Indeed, Odonchimed and Women for Change have spent years working to address sexual harassment on the streets, at universities, and in the workplace, namely through educational initiatives and leadership programs with young women.
“We really want to raise awareness about sexual harassment,” says Odonchimed. She explains that women often don’t realize when and how they’re being harassed — too often she hears, “Oh, I didn’t know that was sexual harassment.” For Odonchimed, her work is about getting people to think about these issues as human rights issues by educating them at a very early age about human rights, human dignity and respect.
In 2017, Women for Change launched the “Behind Closed Doors” project, which set out to personalize domestic violence by setting up booths where people listened to real incidents of domestic violence. Those recordings — which included the sound of mother being struck while a child cried in the background — elicited a powerful emotional response.
Later that year, another national campaign launched to combat violence against women and children. In early November, the “Open Your Eyes” campaign was introduced to demand that the government galvanize its efforts and strengthen legal protections for women and children who are victims of violence and sexual assault. Though the government had adopted the Law to Combat Domestic Violence in 2016, the activists and demonstrators of Open Your Eyes are arguing that too many cases of abuse go unreported because of poor implementation of the law as well as societal resistance to acknowledge abuse as an issue.
Odonchimed cautions that addressing this issue is not simply about changing male behavior. It runs deeper than that. “This is a societal problem,” she says. “It’s a problem that affects everyone, men and women, and we as a society have to figure out how to fix it.”
As they watch these movements take root in Mongolian society, both Odonchimed and Namsrai are becoming more hopeful about their own work.
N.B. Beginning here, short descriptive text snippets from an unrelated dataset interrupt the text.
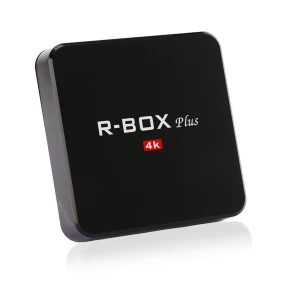 Android 5.1 TV BOX Rockchip 3229 Quad Core puce 4K TV BOX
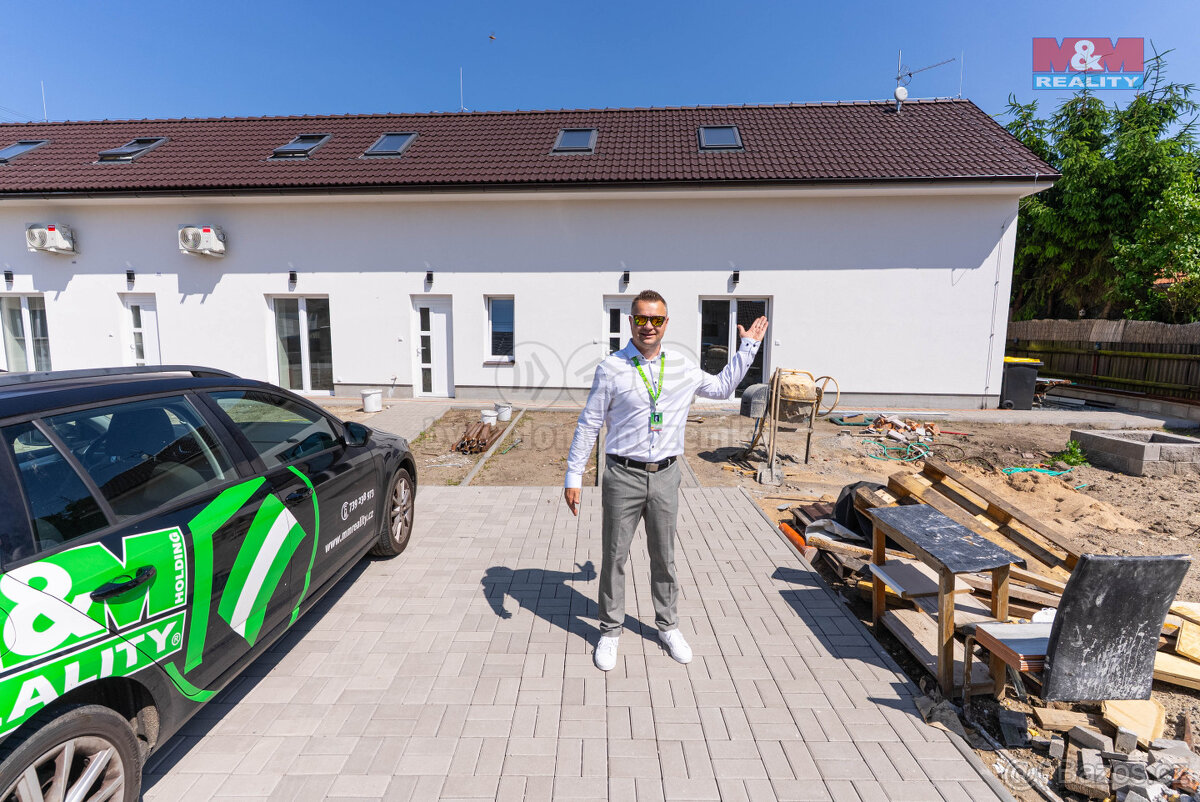 Prodej bytu 4+kk, 94 m², Křinec, ul. Chotucká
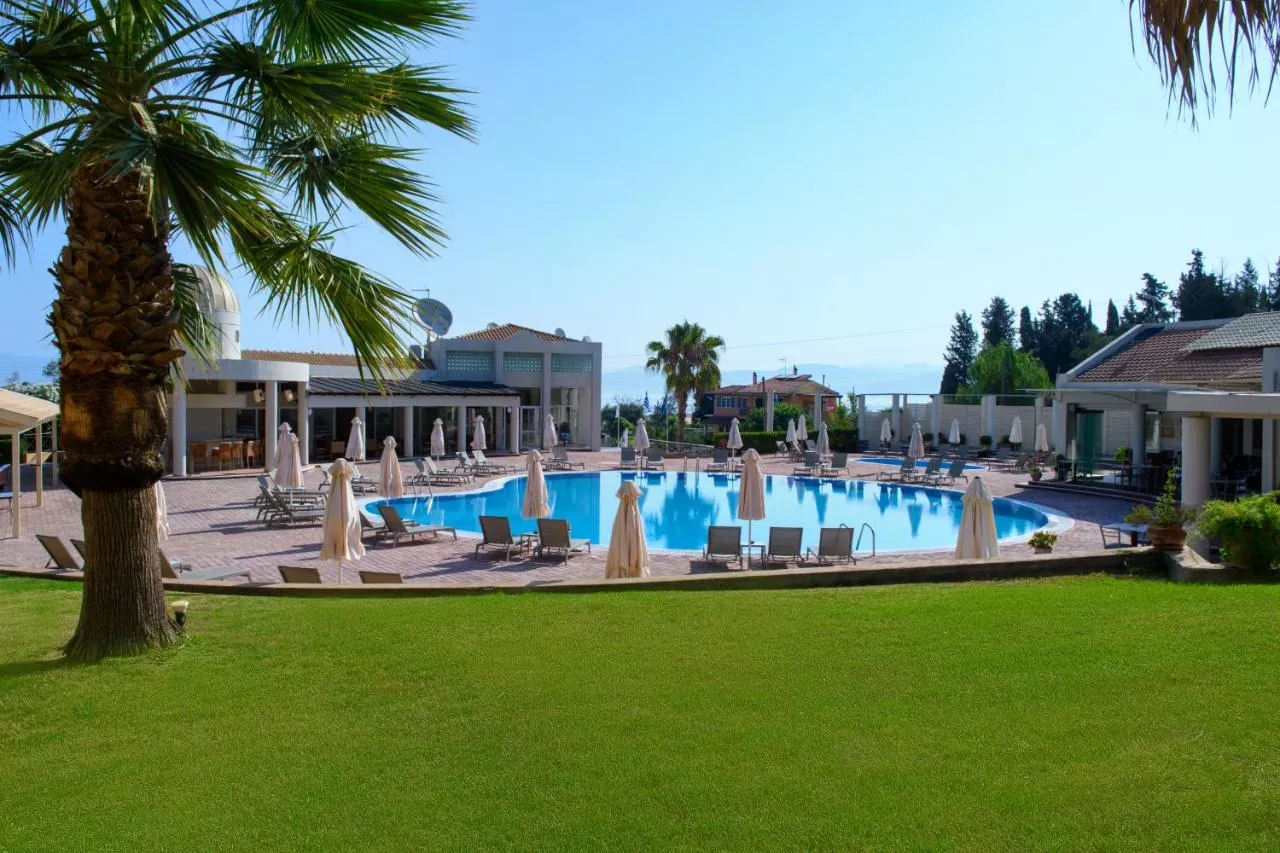 Olympion Village Apart Hotel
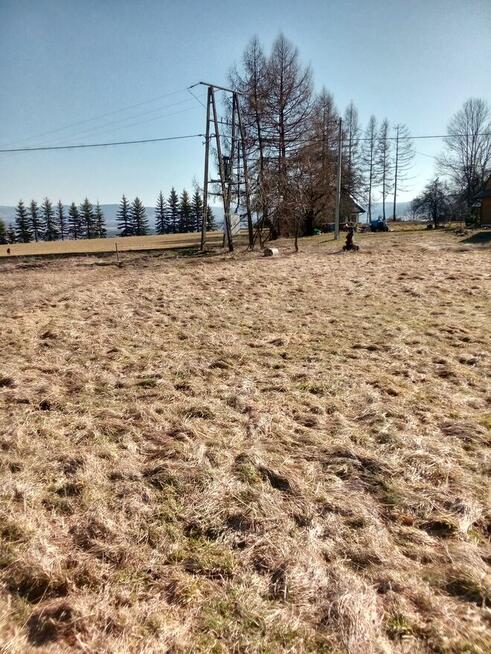 Sprzedam działkę budowlaną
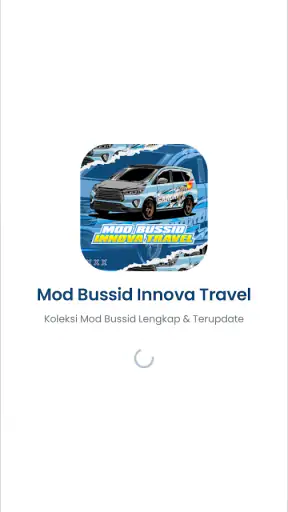 Mod Bussid Innova Travel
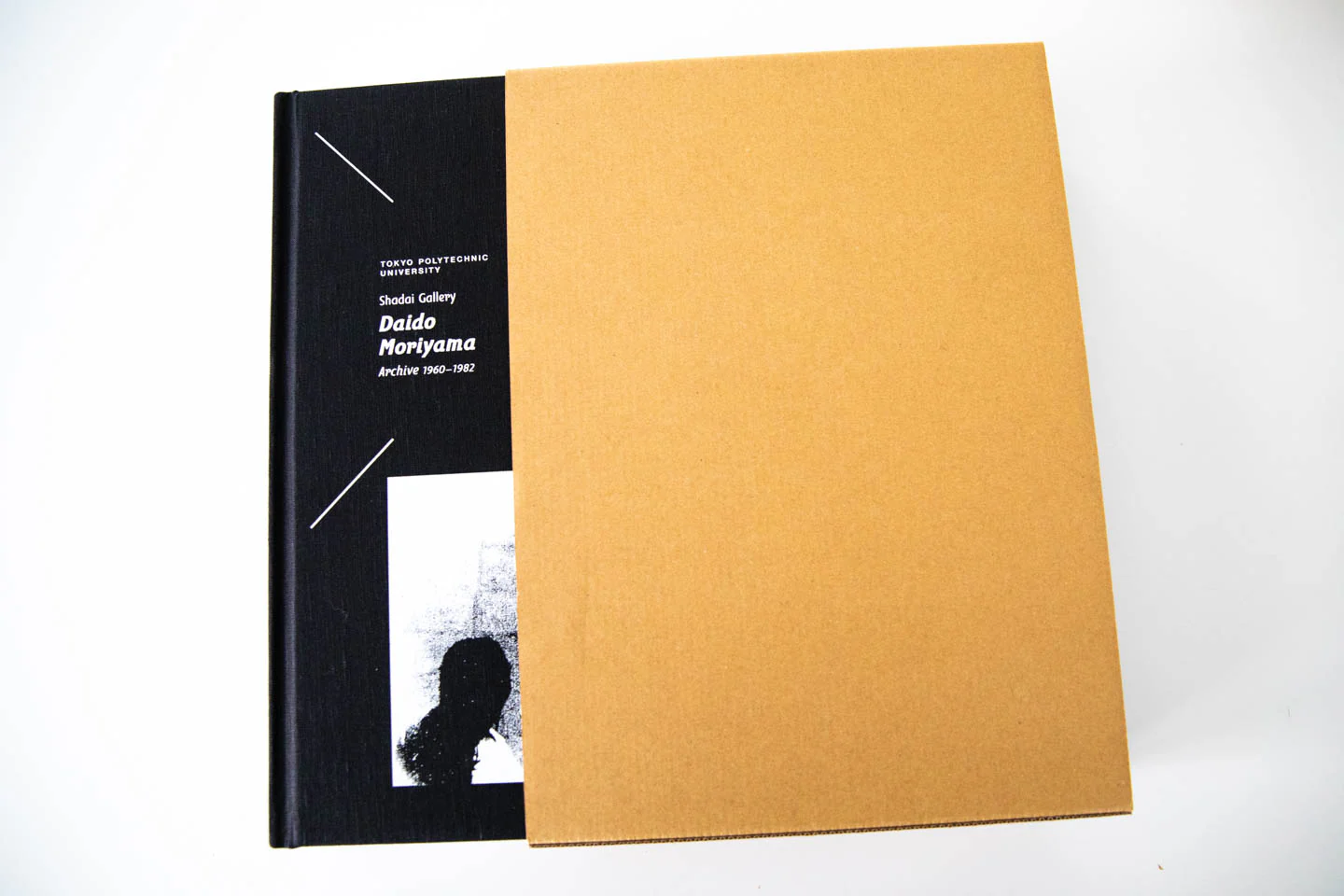 TOKYO POLYTECHNIC UNIVERSITY SHADAI GALLERY DAIDO MORIYAMA ARCHIVE 1960-1982 | Signed - Image 2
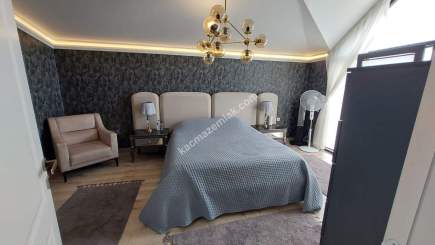 Trabzon Kaşüstü'nde Ultra Lüks, Özel Yapım 4+1 Dubleks 7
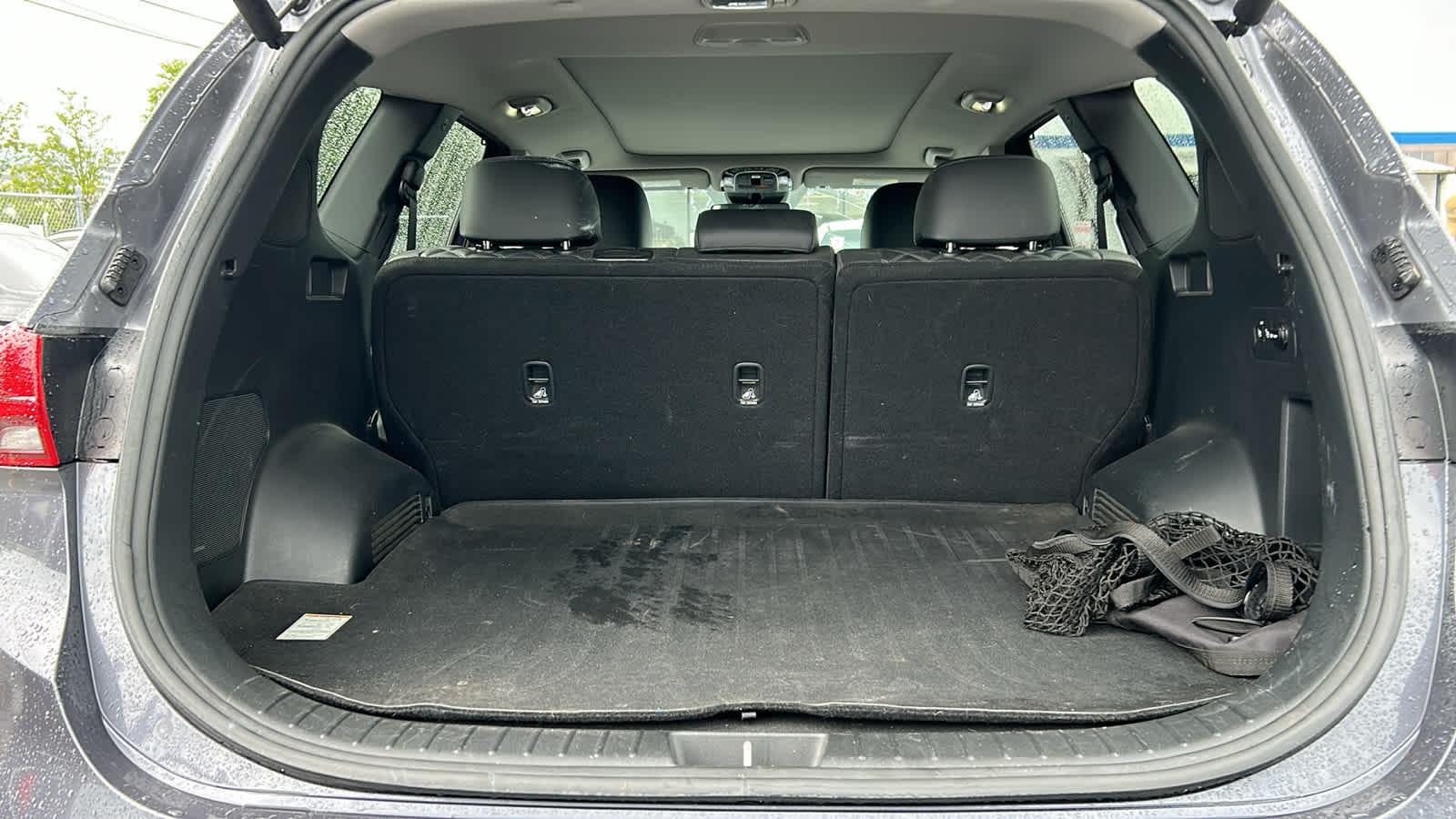 used 2021 Hyundai Santa Fe Hybrid car, priced at $25,905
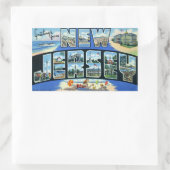  New Jersey Sticker (Tas)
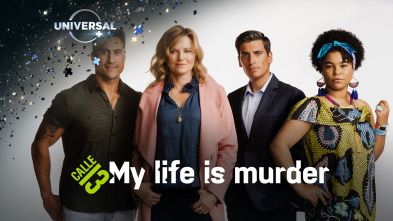 My Life is Murder (T2)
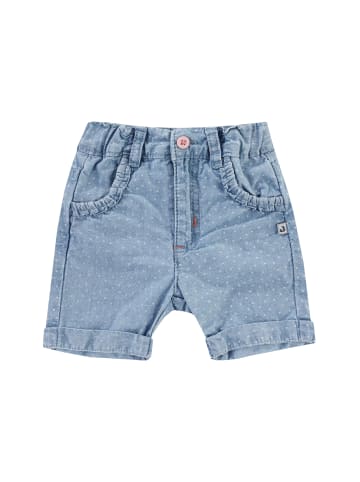 Jacky Shorts in light blue denim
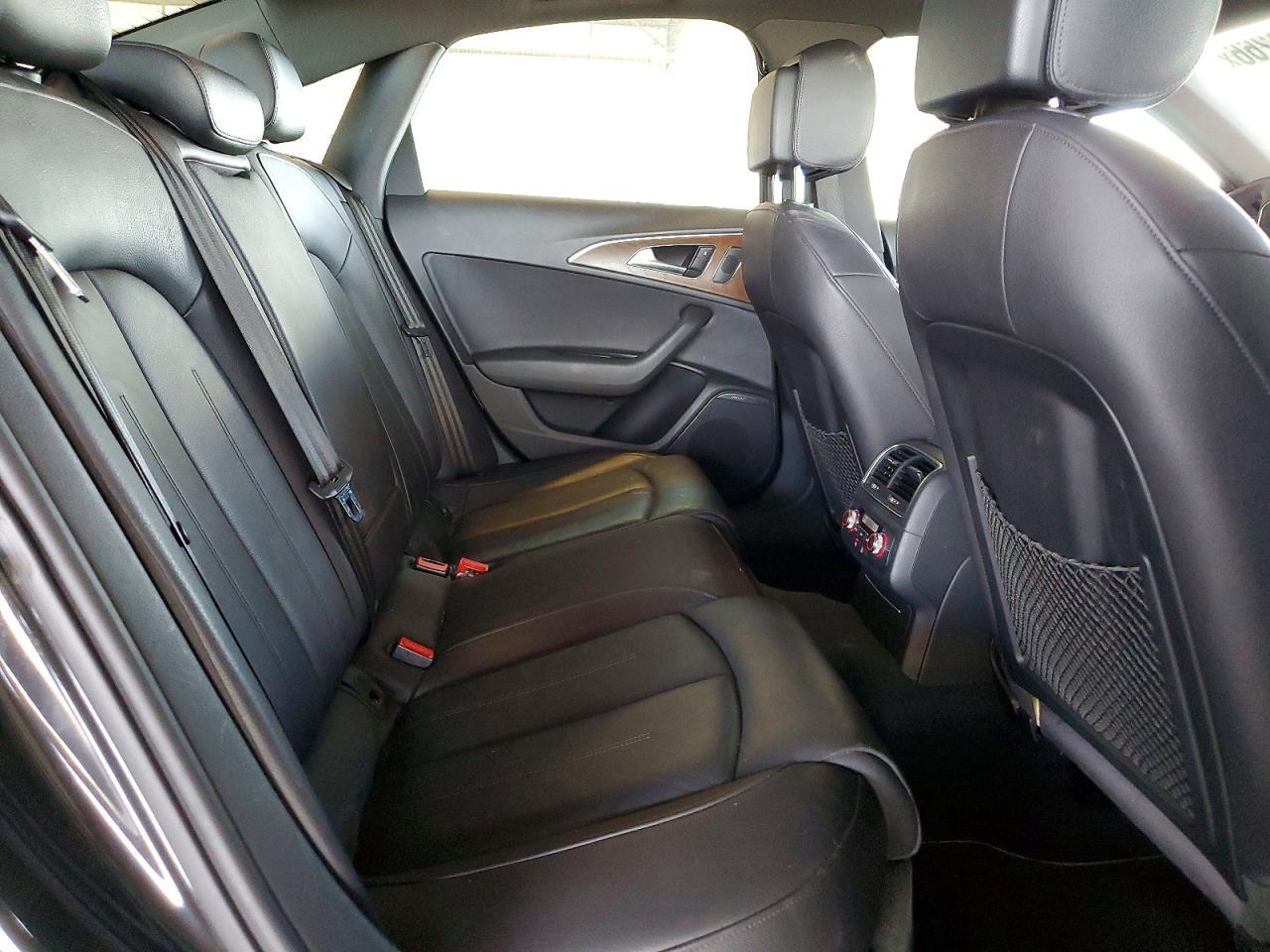 2014 Audi A6 Premium Plus - zdjęcie 10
Through their LEAD Mongolia experience, too — which brought them together with other young, emerging leaders from all sectors to learn, network and work on projects together — they have become much better connected with the larger advocacy community.
“I am optimistic [after my LEAD experience] because I now know that if strong and passionate people come together, we can really do a lot,” Namsrai says. For her, this group signifies the promise of transformation throughout Mongolian society.
“Change is possible in Mongolia,” says Odonchimed. “When I look at other young people and I see how their attitudes are changing for the better, I am proud to be with them. I feel like change is coming.”
LEAD Mongolia is a World Learning program funded by the U.S. Agency for International Development (USAID), which is working with some of Mongolia’s best and brightest emerging democracy advocates. LEAD Fellows represent all different sectors of society, but they have a common ambition to spur positive change on the issues they care about most.